After trying to figure how to have an effective word counter of a string, I know about the existing function that PHP has str_word_count
but unfortunately it doesn't do what I need it to do because I will need to count the number of words that includes English, Chinese, Japanese and other accented characters.
However str_word_count
fails to count the number of words unless you add the characters in the third argument but this is insane, it could mean I have to add every single character in the Chinese, Japanese, accented characters (etc) language but this is not what I need.
Tests:
str_word_count('The best tool'); // int(3)
str_word_count('最適なツール'); // int(0)
str_word_count('最適なツール', 0, '最ル'); // int(5)

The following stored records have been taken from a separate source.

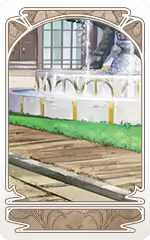 Page 1880 of Rance 03 Leazas Kanraku (decensored) - preview thumbnail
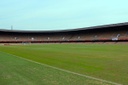 Estadio Estadio Municipal Chapín
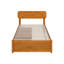 Lit Ause-1763986511-1763986508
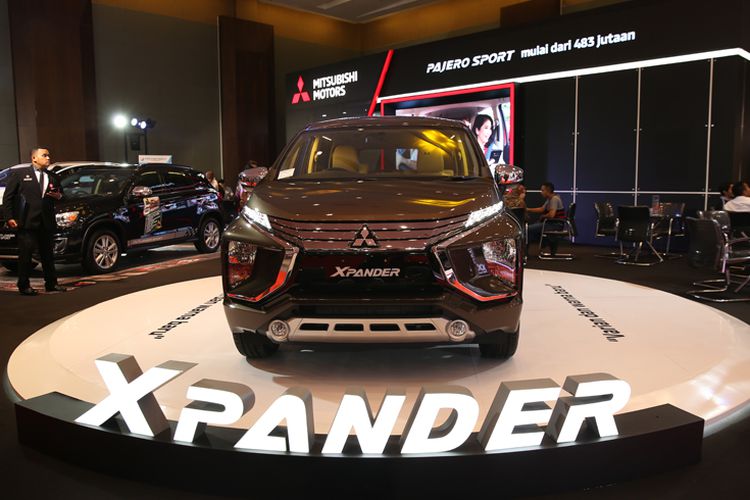 akhir-tahun-mitsubishi-turunkan-produksi-xpander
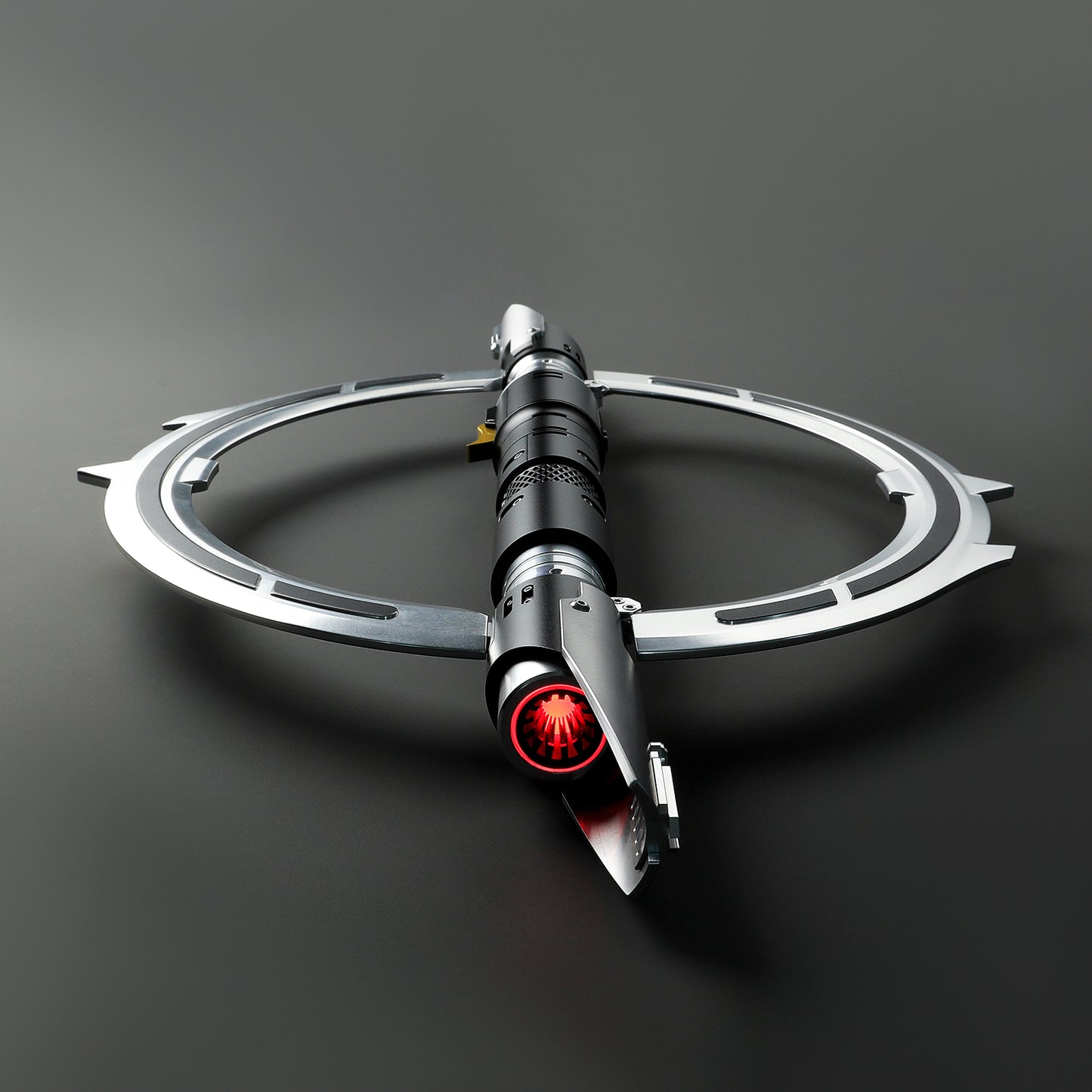 Rogue Assassin Saber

Anyway, I found this function online, it could do the job, but sadly it fails to count:
function word_count($str)
{
if($str === '')
{
return 0;
}
return preg_match_all("/\p{L}[\p{L}\p{Mn}\p{Pd}'\x{2019}]*/u", $str);
}
Tests:
word_count('The best tool') // int(3)
word_count('最適なツール'); // int(1)
// With spaces
word_count('最 適 な ツ ー ル'); // int(5)
Basically I'm looking for a good UTF-8 supported word counter that can count words from every typical word/accented/language symbols - is there a possible solution to this?